*Data*.
++++++++++++++++++++

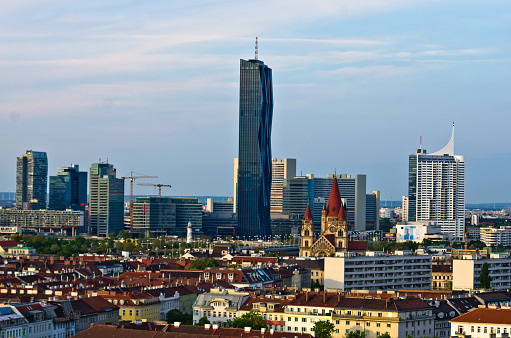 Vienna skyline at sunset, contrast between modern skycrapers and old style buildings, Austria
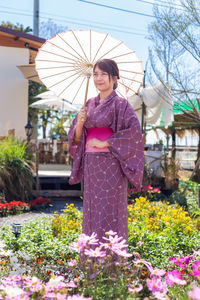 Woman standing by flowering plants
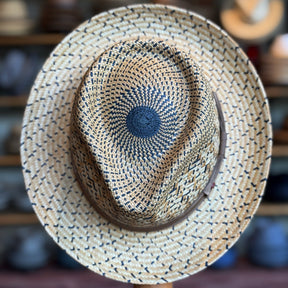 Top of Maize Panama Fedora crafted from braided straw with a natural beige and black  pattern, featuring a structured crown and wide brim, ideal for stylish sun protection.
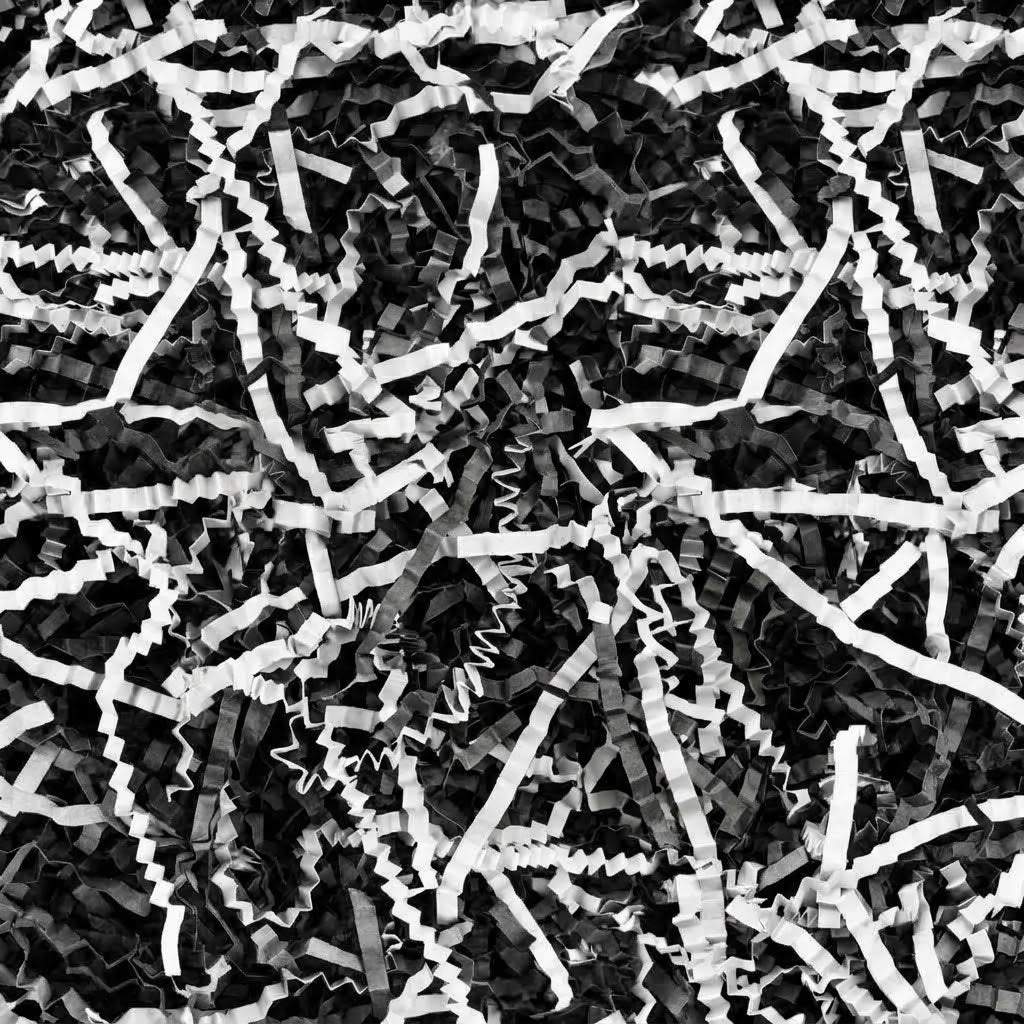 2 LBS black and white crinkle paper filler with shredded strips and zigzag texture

++++++++++++++++++++

What you need to copy is the run of lines from the one holding "Woman standing by flowering plants" through the end of the data, exactly and only, both ends included, pictures omitted.

 Woman standing by flowering plants
 Top of Maize Panama Fedora crafted from braided straw with a natural beige and black  pattern, featuring a structured crown and wide brim, ideal for stylish sun protection.
 2 LBS black and white crinkle paper filler with shredded strips and zigzag texture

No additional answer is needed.